Mas o monte Facho de Donón não é só especial pelas vistas incríveis como também porque precisamente no ponto mais alto poderão encontrar os restos de uma povoação num castro e um santuário galaico-romano do século III d. C. ao ar livre dedicado ao deus Berobreus.

Perto de Donón, a próxima e última paragem é na freguesia de Aldán. Aqui, aguarda-vos o cruzeiro de Hío, uma das grandes maravilhas do património etnográfico da Galiza. Este cruzeiro do século XIX foi talhado na sua quase totalidade num único bloco de granito. Adão e Eva perante o pecado original, Nossa Senhora do Carmo a auxiliar as almas do purgatório ou a Virgem Maria a pisar a cabeça do demónio-dragão são só algumas das passagens bíblicas que poderão observar.
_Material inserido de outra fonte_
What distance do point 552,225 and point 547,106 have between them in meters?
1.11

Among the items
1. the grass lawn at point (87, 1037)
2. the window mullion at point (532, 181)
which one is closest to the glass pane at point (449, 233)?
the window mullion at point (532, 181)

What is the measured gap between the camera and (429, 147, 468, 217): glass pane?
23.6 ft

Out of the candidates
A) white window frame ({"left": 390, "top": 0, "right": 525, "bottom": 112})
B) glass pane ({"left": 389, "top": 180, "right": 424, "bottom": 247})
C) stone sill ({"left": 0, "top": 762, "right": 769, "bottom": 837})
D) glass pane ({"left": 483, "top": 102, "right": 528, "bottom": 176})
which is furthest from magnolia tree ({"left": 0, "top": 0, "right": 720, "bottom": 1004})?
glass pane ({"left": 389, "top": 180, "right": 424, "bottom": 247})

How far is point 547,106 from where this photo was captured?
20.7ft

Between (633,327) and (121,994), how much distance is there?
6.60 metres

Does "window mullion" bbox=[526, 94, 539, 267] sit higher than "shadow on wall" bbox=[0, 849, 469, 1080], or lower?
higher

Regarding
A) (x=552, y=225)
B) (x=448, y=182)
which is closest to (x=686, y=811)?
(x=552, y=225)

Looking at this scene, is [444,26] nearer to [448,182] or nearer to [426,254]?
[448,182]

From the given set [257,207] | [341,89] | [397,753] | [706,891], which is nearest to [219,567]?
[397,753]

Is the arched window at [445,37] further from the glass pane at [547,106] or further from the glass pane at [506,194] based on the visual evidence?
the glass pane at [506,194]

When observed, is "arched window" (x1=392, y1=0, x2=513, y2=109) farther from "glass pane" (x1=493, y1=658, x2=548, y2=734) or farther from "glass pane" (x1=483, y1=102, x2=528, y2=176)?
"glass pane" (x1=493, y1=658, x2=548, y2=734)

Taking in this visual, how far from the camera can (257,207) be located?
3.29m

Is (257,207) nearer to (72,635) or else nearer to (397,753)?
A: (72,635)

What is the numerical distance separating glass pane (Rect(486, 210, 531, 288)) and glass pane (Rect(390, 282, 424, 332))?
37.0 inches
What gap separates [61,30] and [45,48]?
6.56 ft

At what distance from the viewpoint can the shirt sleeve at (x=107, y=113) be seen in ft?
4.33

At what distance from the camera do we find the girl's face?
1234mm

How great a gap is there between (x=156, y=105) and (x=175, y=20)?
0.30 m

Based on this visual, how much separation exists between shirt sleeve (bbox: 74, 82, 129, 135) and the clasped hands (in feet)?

No dia 16 de agosto, dia do santo, decorre diante deste mesmo cruzeiro a dança de São Roque do Hío, também chamado dos Peregrinos. Na mesma, participam vinte bailarinos, todos eles homens, que se encarregam também dos papéis femininos, ataviados com um traje muito semelhante ao dos peregrinos. Sem qualquer dúvida, deixamos esta terra mágica da costa das Rias Baixas mergulhados na sua natureza e nas suas maravilhosas e por vezes aterradoras histórias de pescadores, testemunhos férreos de uma terra acostumada a conviver com o mar.

Depois desta imersão na cultura e na natureza da zona e como toque final desta jornada, poderão satisfazer o paladar nalgum dos restaurantes de Cangas onde encontrarão uma grande seleção dos melhores e mais frescos mariscos e peixes, bem como uma grande seleção de vinhos brancos desta parte da Galiza.